Grassroots, Tea Party Solutions

But Kerpen doesn't just complain. He offers good, long overdue solutions, leading with the REINS Act (Regulations from the Executive in Need of Scrutiny). As Kerpen explains, that legislation proposed by Rep. Geoff Davis (R-KY) and Sen. Rand Paul (R-KY) "cuts to the heart of abuse of regulatory power by requiring any major regulatory action to receive the approval of the House and Senate as well as the signature of the president before it can take effect."

That would restore the Constitution to control over-regulation. As stated in Article I, Section I, "All legislative Powers herein granted shall be vested in a Congress of the United States, which shall consist of a Senate and a House of Representatives." Kerpen adds, "In Federalist 47, James Madison explained that the U.S. Constitution was written to avoid the danger of legislative and executive power being fused by prohibiting the executive from making laws…. Yet we now have precisely the situation that Madison and the other framers wanted to avoid. We have regulators who are effectively writing and executing their own laws."

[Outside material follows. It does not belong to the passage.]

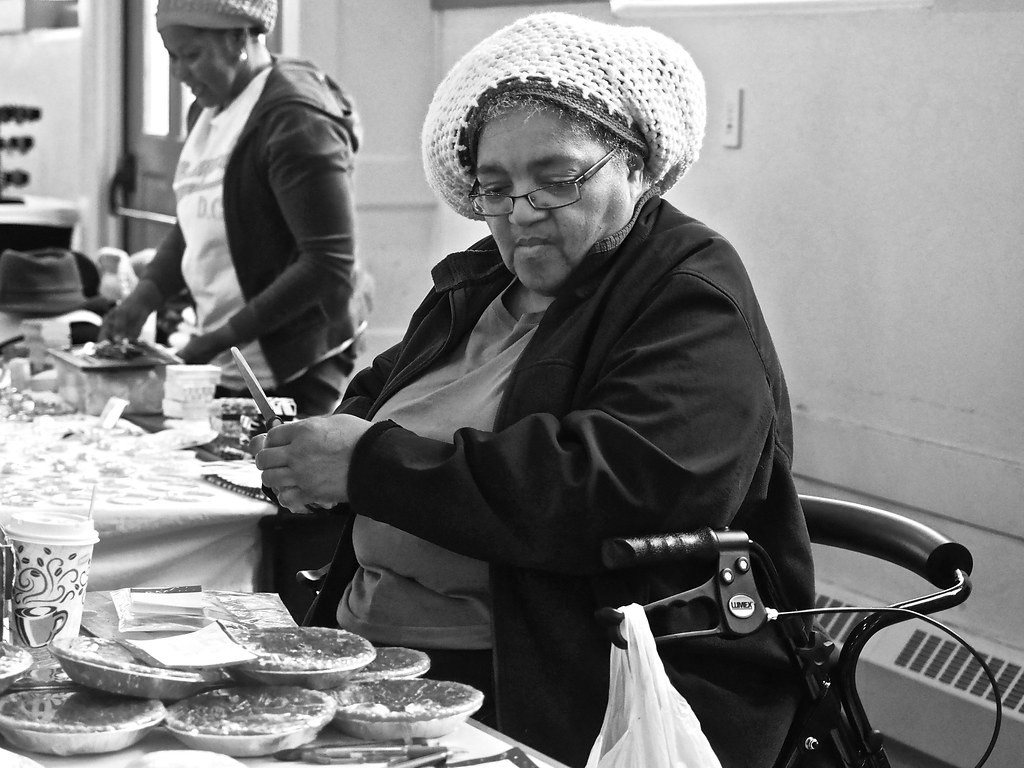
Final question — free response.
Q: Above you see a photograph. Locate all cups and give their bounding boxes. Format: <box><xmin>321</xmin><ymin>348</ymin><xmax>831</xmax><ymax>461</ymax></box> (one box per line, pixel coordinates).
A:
<box><xmin>5</xmin><ymin>512</ymin><xmax>99</xmax><ymax>648</ymax></box>
<box><xmin>15</xmin><ymin>606</ymin><xmax>68</xmax><ymax>648</ymax></box>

The Republican-controlled House is expected to pass the REINS Act this year. Nobody knows what the Democrat-controlled Senate will do, or even whether it will allow a vote on the measure.

Kerpen further advises that "We must repeatedly and unrelentingly… deliver these two messages to Congress: You can delegate authority, but you can never delegate responsibility. If you fail to stop out-of-control regulators, voters will hold you accountable." That is a powerful message coming from one of the nation's most effective grassroots organizations.

Kerpen has written the best book available on Obama Administration regulatory abuse and excess. It is must reading for every informed voter.